Saturday, December 08, 2018

Mike Shinoda, Writer


I just wanted to give a shoutout real quick to Mike Shinoda of Linkin Park because I think his writing on grief in the last few years has been really fresh.

Just take the song "One More Light," the title track from Linkin Park's final album. In 2015, an executive for Warner Brothers Records who had helped Linkin Park out in the early days died. As a tribute to her, Shinoda co-wrote "One More Light." However, in the song he doesn't blather on about how amazing this woman was or how much she is missed. Instead, he talks about the sense of defiance he feels at the hackneyed things people often say about death.

Specifically, Shinoda takes aim at people who, after someone dies, say things akin to, Who cares if just one person dies when there are so many billions of people in the world ("Who cares if one more light goes out in the sky of a million stars") or, Should we really spend time worrying about one person when a human being's lifespan is just a flash in the pan? ("Who cares if someone's time runs out if a moment is all we are.")

We know that these people's ideas on death don't resonate with Shinoda because he answers that central question, "Who cares if one more light goes out?" in the song: "I do," he says.
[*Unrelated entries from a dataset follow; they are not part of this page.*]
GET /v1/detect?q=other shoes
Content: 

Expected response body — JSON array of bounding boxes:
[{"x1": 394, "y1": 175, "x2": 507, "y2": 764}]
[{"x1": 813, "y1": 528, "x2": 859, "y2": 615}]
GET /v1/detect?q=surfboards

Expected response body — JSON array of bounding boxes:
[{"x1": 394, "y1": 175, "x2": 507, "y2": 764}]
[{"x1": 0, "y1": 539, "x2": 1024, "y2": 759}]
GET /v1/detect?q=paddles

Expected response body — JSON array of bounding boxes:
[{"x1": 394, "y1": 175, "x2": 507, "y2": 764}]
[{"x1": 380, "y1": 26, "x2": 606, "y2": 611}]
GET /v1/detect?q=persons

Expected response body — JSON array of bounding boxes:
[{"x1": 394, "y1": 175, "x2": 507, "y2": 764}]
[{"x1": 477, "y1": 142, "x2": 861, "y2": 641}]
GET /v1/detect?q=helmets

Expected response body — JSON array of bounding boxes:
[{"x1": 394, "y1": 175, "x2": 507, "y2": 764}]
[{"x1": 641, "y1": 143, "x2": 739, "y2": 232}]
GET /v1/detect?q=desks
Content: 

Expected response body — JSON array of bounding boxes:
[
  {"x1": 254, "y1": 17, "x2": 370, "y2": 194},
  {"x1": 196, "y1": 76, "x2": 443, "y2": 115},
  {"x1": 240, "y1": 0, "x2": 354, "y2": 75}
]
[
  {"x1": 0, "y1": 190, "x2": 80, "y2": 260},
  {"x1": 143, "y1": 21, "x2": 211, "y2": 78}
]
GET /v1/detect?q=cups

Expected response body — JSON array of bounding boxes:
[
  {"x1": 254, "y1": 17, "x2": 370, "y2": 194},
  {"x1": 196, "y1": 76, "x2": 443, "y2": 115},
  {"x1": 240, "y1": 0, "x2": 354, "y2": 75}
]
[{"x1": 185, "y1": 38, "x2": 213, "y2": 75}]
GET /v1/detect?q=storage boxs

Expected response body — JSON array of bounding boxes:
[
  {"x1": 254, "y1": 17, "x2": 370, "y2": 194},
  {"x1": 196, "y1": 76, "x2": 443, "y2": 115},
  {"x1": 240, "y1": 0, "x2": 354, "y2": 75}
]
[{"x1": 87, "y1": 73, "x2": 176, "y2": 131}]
Wow. What a fresh take on grieving and what a way to give concrete form to a deeply personal idea.

The next song of Shinoda’s that I think shows the freshness of his writing on grief is “Over Again.” This tune, of course, is about Chester Bennington. But what makes it great is, just like with “One More Light,” Shinoda manages to attack the matter from a completely new angle.

Mike Shinoda at the Reading Festival in 2018. 

To great effect, Shinoda zeroes in on the idea that when someone dies, that person is often still so present, and we still need them so dearly, that we keep remembering them, reliving them and, of course, saying goodbye to them. It’s almost like when that wave of grief hits, we are right there again at the graveside.

The message Shinoda is trying to convey is driven home even more with the repetition of the word “over" at the end of the last verse: “And all I wanted was to get a little bit of closure/And every step I took, I looked and wasn’t any closer/Cause sometimes when you say goodbye/Yeah, you say it over and over and over and over...”

So, yes, in each song Shinoda is talking about a specific person, but the tracks, I think, have found such a wide audience because they discuss the complex nature of grief and the ideas ultimately expressed in the music are, God knows, universal.